STATED EXERCISE 1 »
Answer these questions from the Foo Fighters article:
(a) Who is the band's drummer?
(b) Which song won the band a Grammy, and in what category?
(c) What had Jon Bon Jovi said about winning a Grammy this year?
STATED EXERCISE 2 »
Using the Foo Fighters article, decide whether each statement is true. Answer yes or no, and quote the words that settle it.
(a) The Foo Fighters won their first Grammy for "All My Life."
(b) Dave Grohl plays drums on a Queens of the Stone Age album.
(c) Nate Mendel is the band's guitarist.
STATED EXERCISE 3 » Carry on the Foo Fighters article below, starting after its last sentence.

The fun-loving Foo Fighters are not about to get themselves embroiled in a political debate about military policy

Satirizing Mentos commercials in its videos is about as weighty as singer-guitarist Dave Grohl's post-Nirvana musical project likes to get.

That doesn't mean that rivalries and grudges don't sometimes spill out.

"Bon Jovi is such an idiot," drummer Taylor Hawkins declares. "What's with his band, anyway? Did he tell Tico and the rest of the band they all had to get haircuts?"

Hawkins makes the remark after hearing that Jon Bon Jovi had said winning a Grammy this year wasn't important to him.

"No way," Hawkins says. "I remember that little dork Bon Jovi at the MTV Awards a few years back. When he won he must've jumped about 7 feet in the air."

Bon Jovi may not have been leaping at the Grammys, but the Foo Fighters had reason to celebrate. The group -- which includes guitarist Chris Shiflett and bassist Nate Mendel -- earned its third Grammy when All My Life, from the album One By One, won for best hard-rock performance. They beat out System of a Down, P.O.D., Godsmack and Queens of the Stone Age (on whose album Grohl plays drums, just as he did for Nirvana).

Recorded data

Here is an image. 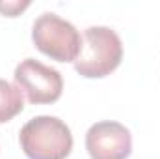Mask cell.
<instances>
[{
  "mask_svg": "<svg viewBox=\"0 0 160 159\" xmlns=\"http://www.w3.org/2000/svg\"><path fill=\"white\" fill-rule=\"evenodd\" d=\"M28 6H30L28 0H24V2H0V13L6 15V17H17Z\"/></svg>",
  "mask_w": 160,
  "mask_h": 159,
  "instance_id": "obj_7",
  "label": "cell"
},
{
  "mask_svg": "<svg viewBox=\"0 0 160 159\" xmlns=\"http://www.w3.org/2000/svg\"><path fill=\"white\" fill-rule=\"evenodd\" d=\"M86 150L91 159H128L132 135L119 122H97L86 133Z\"/></svg>",
  "mask_w": 160,
  "mask_h": 159,
  "instance_id": "obj_5",
  "label": "cell"
},
{
  "mask_svg": "<svg viewBox=\"0 0 160 159\" xmlns=\"http://www.w3.org/2000/svg\"><path fill=\"white\" fill-rule=\"evenodd\" d=\"M34 45L56 62H75L82 49V36L69 21L56 13H43L32 26Z\"/></svg>",
  "mask_w": 160,
  "mask_h": 159,
  "instance_id": "obj_3",
  "label": "cell"
},
{
  "mask_svg": "<svg viewBox=\"0 0 160 159\" xmlns=\"http://www.w3.org/2000/svg\"><path fill=\"white\" fill-rule=\"evenodd\" d=\"M22 109H24L22 92L15 84L0 79V123L13 120L17 114L22 112Z\"/></svg>",
  "mask_w": 160,
  "mask_h": 159,
  "instance_id": "obj_6",
  "label": "cell"
},
{
  "mask_svg": "<svg viewBox=\"0 0 160 159\" xmlns=\"http://www.w3.org/2000/svg\"><path fill=\"white\" fill-rule=\"evenodd\" d=\"M15 86L32 105H50L62 97V73L36 58H26L15 68Z\"/></svg>",
  "mask_w": 160,
  "mask_h": 159,
  "instance_id": "obj_4",
  "label": "cell"
},
{
  "mask_svg": "<svg viewBox=\"0 0 160 159\" xmlns=\"http://www.w3.org/2000/svg\"><path fill=\"white\" fill-rule=\"evenodd\" d=\"M123 60L121 38L108 26H89L82 34V49L75 60L77 73L86 79H102Z\"/></svg>",
  "mask_w": 160,
  "mask_h": 159,
  "instance_id": "obj_1",
  "label": "cell"
},
{
  "mask_svg": "<svg viewBox=\"0 0 160 159\" xmlns=\"http://www.w3.org/2000/svg\"><path fill=\"white\" fill-rule=\"evenodd\" d=\"M19 144L28 159H65L73 150V135L56 116H36L22 125Z\"/></svg>",
  "mask_w": 160,
  "mask_h": 159,
  "instance_id": "obj_2",
  "label": "cell"
}]
</instances>
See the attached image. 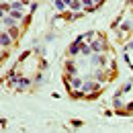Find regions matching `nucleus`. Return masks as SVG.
<instances>
[{"label": "nucleus", "mask_w": 133, "mask_h": 133, "mask_svg": "<svg viewBox=\"0 0 133 133\" xmlns=\"http://www.w3.org/2000/svg\"><path fill=\"white\" fill-rule=\"evenodd\" d=\"M15 86H17V90H29V86H31V80L21 76V78L17 80V84H15Z\"/></svg>", "instance_id": "nucleus-1"}, {"label": "nucleus", "mask_w": 133, "mask_h": 133, "mask_svg": "<svg viewBox=\"0 0 133 133\" xmlns=\"http://www.w3.org/2000/svg\"><path fill=\"white\" fill-rule=\"evenodd\" d=\"M80 45H82V43H78V41H74V43H72V45L68 47V55H76V53L80 51Z\"/></svg>", "instance_id": "nucleus-2"}, {"label": "nucleus", "mask_w": 133, "mask_h": 133, "mask_svg": "<svg viewBox=\"0 0 133 133\" xmlns=\"http://www.w3.org/2000/svg\"><path fill=\"white\" fill-rule=\"evenodd\" d=\"M92 49L96 51V53H102V51H104V43H102V39H96V41L92 43Z\"/></svg>", "instance_id": "nucleus-3"}, {"label": "nucleus", "mask_w": 133, "mask_h": 133, "mask_svg": "<svg viewBox=\"0 0 133 133\" xmlns=\"http://www.w3.org/2000/svg\"><path fill=\"white\" fill-rule=\"evenodd\" d=\"M10 43H12V41H10V35L2 33V47H4V49H6V47H8V45H10Z\"/></svg>", "instance_id": "nucleus-4"}, {"label": "nucleus", "mask_w": 133, "mask_h": 133, "mask_svg": "<svg viewBox=\"0 0 133 133\" xmlns=\"http://www.w3.org/2000/svg\"><path fill=\"white\" fill-rule=\"evenodd\" d=\"M66 72H68V74H72V76H76V68H74V62H68V64H66Z\"/></svg>", "instance_id": "nucleus-5"}, {"label": "nucleus", "mask_w": 133, "mask_h": 133, "mask_svg": "<svg viewBox=\"0 0 133 133\" xmlns=\"http://www.w3.org/2000/svg\"><path fill=\"white\" fill-rule=\"evenodd\" d=\"M10 17L15 18V21H23V12H21V10H15V8H12V10H10Z\"/></svg>", "instance_id": "nucleus-6"}, {"label": "nucleus", "mask_w": 133, "mask_h": 133, "mask_svg": "<svg viewBox=\"0 0 133 133\" xmlns=\"http://www.w3.org/2000/svg\"><path fill=\"white\" fill-rule=\"evenodd\" d=\"M2 23H4L6 27H12V25H15V18L10 17V15H8V17H4V18H2Z\"/></svg>", "instance_id": "nucleus-7"}, {"label": "nucleus", "mask_w": 133, "mask_h": 133, "mask_svg": "<svg viewBox=\"0 0 133 133\" xmlns=\"http://www.w3.org/2000/svg\"><path fill=\"white\" fill-rule=\"evenodd\" d=\"M10 6H12V8H15V10H21V8H23V6H25V4H23V0H17V2H12V4H10Z\"/></svg>", "instance_id": "nucleus-8"}, {"label": "nucleus", "mask_w": 133, "mask_h": 133, "mask_svg": "<svg viewBox=\"0 0 133 133\" xmlns=\"http://www.w3.org/2000/svg\"><path fill=\"white\" fill-rule=\"evenodd\" d=\"M66 2V6H72V0H64Z\"/></svg>", "instance_id": "nucleus-9"}]
</instances>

FINAL RESULT 1 »
(a) Taylor Hawkins.
(b) "All My Life," from the album One By One, won for best hard-rock performance.
(c) He had said that winning a Grammy this year wasn't important to him.

FINAL RESULT 2 »
(a) No. "earned its third Grammy"
(b) Yes. "Queens of the Stone Age (on whose album Grohl plays drums"
(c) No. "bassist Nate Mendel"

FINAL RESULT 3 »
Hawkins didn't leap for the rafters of Madison Square Garden when the award was announced. He didn't even wear a tux or a suit to the ceremony, but that doesn't mean he didn't bask in the glory of the victory.

"I think it really excited our parents, but I like winning. Period," Hawkins says. "Music is about artistic freedom, but winning is nice."

The Foo Fighters come to Houston for the first time in nearly three years to play the Reliant Arena on Wednesday.

In addition to becoming one of the most dominant rock bands on post-grunge FM radio, the Foo Fighters also have become the clown princes of rock 'n' roll.

When a tuxedoed Grammy guest followed members of the group onstage to accept their award, even taking a turn at the microphone, Hawkins took it in stride.

"I just thought he was one of Fred Durst's friends," Hawkins joked, taking a jab at Limp Bizkit's extended posse.

Guitar jester is an unlikely role for the 8-year-old band that emerged as a new beginning for Grohl following Kurt Cobain's 1994 suicide and the dissolution of Nirvana.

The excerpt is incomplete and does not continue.